CRTC ruling opens Canada's North Territory to competitors
Starting next May, residential and business customers in Canada's North region will be able to choose from more than one provider for phone service as the Canadian Radio-television and Telecommunications Commission (CRTC) opened the area to competition.
Telephone customers in the Yukon, Northwest Territories and Nunavut regions will be able to purchase service from other carriers besides Northwestel, part of Bell Canada (NYSE: BCE), which has been the only provider of local telephone service in the far northern regions.
"For the first time, many northern residents will be able to choose an alternate local telephone service provider," said Leonard Katz, the CRTC's vice-chairman of telecommunications in a statement. "Competition will be introduced as soon as possible to bring choice and innovative options to Canada's North."
In issuing its ruling, the CRTC denied Northwestel's request to raise residential and business local telephone rates by $2, arguing that the increase is "not justified at this time and is inconsistent with the current regulatory regime."

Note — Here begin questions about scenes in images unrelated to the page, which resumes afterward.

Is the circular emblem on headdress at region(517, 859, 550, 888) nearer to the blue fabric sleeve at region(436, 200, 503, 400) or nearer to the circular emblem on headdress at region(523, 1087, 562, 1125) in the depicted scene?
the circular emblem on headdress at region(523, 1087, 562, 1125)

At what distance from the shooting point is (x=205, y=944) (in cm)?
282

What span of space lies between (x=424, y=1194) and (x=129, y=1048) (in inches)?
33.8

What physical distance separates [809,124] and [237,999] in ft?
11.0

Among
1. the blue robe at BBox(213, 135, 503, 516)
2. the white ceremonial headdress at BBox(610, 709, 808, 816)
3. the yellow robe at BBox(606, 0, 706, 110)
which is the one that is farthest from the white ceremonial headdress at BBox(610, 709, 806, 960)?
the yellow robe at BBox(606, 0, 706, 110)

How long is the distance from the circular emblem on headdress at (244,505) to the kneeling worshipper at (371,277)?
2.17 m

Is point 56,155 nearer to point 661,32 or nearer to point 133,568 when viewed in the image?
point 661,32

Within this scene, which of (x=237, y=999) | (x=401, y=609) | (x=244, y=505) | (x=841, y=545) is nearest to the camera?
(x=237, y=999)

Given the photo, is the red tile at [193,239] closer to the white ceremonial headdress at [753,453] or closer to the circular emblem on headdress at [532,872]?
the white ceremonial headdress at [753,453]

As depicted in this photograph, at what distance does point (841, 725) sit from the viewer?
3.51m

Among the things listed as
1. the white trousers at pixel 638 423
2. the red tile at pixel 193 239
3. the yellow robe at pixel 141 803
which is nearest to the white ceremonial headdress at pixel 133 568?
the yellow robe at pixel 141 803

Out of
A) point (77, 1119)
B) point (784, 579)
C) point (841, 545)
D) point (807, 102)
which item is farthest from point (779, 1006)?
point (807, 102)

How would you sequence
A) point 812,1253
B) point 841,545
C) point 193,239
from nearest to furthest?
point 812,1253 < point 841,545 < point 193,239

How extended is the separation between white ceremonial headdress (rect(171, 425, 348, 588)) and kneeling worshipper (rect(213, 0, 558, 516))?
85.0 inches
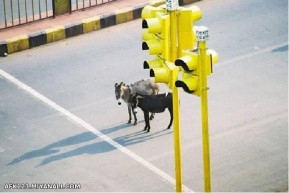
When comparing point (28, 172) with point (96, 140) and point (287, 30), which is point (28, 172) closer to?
point (96, 140)

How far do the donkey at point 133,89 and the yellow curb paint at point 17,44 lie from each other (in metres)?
3.62

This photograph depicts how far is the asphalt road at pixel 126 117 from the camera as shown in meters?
13.1

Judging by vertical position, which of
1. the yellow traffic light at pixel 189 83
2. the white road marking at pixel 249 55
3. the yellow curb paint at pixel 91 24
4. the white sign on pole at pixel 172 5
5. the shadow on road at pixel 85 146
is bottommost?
the shadow on road at pixel 85 146

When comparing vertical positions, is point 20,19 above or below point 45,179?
above

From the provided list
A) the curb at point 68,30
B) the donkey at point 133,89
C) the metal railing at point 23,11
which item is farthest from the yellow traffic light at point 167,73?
the metal railing at point 23,11

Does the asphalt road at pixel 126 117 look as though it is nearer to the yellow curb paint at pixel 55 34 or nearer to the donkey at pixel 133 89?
the yellow curb paint at pixel 55 34

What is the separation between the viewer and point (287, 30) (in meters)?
18.1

Despite its strong financial performance in recent years, the CRTC found that Northwestel hasn't invested enough in upgrading and maintaining its current network, and that the older infrastructure is causing service degradation. To counter that problem, the CRTC has mandated that Northwestel submit a network modernization plan, which will be part of the regulator's ongoing two-year review of the telco's infrastructure and services.